→ YOUR GOAL: Rewrite the stretch from the line containing "Is the white" through the end of the lines, swapping "placement" for "position" and keeping everything else the same.

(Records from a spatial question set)
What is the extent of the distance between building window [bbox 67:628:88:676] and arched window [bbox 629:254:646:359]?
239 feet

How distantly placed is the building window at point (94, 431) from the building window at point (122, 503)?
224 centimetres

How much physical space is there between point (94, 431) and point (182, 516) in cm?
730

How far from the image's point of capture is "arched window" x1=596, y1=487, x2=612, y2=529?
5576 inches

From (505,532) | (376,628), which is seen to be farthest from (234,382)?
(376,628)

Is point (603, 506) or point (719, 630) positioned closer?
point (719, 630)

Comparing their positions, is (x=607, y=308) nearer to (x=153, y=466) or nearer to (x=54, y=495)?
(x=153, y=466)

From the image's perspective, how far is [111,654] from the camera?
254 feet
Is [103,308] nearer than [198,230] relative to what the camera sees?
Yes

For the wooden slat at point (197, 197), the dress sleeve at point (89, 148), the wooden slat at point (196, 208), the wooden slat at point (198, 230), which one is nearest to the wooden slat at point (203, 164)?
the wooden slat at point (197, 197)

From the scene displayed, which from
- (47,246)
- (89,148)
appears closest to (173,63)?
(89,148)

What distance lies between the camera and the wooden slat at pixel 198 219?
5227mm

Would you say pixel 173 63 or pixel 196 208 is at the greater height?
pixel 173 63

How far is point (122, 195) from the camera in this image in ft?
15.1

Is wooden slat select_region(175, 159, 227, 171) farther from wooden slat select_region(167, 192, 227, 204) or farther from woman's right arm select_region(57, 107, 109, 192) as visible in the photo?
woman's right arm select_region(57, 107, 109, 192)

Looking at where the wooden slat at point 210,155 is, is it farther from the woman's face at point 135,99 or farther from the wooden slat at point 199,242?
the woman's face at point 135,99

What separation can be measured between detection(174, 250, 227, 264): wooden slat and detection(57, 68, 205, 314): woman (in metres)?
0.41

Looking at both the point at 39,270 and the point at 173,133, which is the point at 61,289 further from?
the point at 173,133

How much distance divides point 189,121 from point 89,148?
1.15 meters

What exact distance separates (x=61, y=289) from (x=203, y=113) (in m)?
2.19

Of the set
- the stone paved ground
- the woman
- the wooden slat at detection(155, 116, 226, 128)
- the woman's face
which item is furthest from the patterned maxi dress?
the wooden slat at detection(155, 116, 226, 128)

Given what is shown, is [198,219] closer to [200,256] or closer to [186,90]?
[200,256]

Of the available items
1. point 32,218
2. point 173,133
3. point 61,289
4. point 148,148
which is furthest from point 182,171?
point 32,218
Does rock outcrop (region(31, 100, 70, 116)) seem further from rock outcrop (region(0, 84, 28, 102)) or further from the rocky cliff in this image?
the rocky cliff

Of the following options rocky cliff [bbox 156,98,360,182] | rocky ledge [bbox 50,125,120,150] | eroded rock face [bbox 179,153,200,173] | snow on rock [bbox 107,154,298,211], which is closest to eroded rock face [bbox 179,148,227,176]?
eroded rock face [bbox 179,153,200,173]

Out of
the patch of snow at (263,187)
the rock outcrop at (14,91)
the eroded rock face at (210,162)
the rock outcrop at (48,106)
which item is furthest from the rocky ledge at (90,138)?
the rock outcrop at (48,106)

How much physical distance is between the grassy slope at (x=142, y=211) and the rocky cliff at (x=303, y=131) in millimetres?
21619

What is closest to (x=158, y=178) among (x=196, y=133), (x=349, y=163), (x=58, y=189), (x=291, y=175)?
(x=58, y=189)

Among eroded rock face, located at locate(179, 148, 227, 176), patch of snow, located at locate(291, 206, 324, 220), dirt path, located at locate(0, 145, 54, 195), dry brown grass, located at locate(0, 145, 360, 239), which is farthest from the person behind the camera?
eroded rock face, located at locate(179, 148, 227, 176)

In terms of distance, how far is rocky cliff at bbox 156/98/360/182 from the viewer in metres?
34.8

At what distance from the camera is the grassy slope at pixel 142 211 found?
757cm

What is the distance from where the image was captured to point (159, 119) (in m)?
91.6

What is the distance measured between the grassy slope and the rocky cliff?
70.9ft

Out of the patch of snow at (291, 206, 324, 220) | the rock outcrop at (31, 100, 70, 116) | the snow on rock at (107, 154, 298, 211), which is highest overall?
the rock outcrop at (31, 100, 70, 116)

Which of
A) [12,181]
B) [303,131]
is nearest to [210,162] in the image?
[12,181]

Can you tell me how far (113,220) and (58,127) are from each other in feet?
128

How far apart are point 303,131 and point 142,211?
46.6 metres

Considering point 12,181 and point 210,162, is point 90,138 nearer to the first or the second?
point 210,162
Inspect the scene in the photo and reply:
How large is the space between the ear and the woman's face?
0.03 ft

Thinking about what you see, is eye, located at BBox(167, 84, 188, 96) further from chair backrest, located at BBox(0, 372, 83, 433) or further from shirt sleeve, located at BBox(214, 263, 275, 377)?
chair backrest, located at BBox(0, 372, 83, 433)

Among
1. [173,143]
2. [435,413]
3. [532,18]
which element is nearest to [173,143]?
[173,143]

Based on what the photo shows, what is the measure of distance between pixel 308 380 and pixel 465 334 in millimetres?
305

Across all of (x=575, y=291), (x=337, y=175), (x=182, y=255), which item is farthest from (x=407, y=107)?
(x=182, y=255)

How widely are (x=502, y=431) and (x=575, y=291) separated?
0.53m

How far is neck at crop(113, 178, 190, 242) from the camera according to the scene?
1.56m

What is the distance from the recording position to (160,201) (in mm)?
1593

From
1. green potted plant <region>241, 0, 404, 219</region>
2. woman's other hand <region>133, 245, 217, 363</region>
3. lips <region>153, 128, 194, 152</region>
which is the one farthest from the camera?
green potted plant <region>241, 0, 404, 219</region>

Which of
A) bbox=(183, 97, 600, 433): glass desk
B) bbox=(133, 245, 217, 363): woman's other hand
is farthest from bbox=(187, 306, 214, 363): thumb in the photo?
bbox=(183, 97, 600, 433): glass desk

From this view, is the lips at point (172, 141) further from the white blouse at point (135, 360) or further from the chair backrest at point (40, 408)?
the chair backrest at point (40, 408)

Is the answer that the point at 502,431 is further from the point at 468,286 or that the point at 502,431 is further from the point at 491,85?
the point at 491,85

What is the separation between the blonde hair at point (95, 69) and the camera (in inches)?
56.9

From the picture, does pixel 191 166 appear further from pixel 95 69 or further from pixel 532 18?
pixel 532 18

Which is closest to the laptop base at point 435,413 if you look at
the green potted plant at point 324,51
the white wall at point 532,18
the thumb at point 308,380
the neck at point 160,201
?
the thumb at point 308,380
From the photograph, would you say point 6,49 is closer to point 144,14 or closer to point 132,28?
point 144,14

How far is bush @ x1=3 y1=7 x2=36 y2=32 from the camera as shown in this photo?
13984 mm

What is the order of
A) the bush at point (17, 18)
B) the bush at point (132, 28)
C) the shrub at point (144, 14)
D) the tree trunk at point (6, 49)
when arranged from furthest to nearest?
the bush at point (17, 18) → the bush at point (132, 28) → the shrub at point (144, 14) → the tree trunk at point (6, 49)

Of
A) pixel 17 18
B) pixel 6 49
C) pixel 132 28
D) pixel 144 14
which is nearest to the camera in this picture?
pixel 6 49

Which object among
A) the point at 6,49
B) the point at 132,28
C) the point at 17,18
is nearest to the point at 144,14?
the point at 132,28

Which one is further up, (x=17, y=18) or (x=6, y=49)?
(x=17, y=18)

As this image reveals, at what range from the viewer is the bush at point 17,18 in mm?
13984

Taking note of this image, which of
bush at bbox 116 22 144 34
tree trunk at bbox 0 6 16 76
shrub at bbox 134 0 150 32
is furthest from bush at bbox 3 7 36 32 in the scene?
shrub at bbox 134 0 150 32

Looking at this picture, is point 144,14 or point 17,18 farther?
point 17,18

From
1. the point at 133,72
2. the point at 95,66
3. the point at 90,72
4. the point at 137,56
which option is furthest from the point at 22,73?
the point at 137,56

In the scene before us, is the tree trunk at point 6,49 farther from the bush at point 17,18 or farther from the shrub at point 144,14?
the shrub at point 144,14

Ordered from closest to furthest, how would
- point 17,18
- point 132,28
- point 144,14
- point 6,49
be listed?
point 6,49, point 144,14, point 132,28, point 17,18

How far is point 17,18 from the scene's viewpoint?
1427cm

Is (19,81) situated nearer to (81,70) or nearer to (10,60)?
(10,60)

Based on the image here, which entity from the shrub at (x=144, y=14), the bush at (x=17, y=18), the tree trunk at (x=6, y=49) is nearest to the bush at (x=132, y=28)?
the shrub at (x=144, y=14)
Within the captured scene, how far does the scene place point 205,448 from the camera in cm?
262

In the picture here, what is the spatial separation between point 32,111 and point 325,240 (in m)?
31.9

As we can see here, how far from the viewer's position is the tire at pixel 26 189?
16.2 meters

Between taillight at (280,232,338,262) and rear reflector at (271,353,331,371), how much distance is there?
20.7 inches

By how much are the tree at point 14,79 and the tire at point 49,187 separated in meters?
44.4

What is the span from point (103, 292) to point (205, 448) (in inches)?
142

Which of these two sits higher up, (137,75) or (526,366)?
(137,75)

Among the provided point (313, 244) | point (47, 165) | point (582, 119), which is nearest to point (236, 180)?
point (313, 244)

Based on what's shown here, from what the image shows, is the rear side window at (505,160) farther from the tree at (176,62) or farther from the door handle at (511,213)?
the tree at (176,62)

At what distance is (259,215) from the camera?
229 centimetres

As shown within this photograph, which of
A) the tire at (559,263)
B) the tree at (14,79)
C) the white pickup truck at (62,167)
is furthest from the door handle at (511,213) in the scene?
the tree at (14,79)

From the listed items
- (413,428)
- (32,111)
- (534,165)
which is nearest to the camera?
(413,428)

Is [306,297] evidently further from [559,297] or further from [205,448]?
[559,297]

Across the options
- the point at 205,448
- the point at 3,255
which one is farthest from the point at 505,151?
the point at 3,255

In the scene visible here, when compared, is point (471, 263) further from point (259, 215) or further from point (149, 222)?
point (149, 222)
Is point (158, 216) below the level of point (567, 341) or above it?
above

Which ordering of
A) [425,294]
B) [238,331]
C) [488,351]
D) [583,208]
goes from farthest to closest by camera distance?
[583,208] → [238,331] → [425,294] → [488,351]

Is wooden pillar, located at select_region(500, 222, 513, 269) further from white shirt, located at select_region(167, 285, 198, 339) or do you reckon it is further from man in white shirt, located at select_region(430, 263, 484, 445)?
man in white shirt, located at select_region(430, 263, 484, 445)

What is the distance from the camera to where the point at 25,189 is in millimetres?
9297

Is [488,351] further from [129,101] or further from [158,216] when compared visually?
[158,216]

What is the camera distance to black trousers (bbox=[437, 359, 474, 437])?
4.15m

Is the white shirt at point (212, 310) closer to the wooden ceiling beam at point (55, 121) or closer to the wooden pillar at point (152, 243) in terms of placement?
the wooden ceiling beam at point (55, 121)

→ ANSWER:
Is the white shirt at point (212, 310) closer to the wooden ceiling beam at point (55, 121) or closer to the wooden pillar at point (152, 243) in terms of position?
the wooden ceiling beam at point (55, 121)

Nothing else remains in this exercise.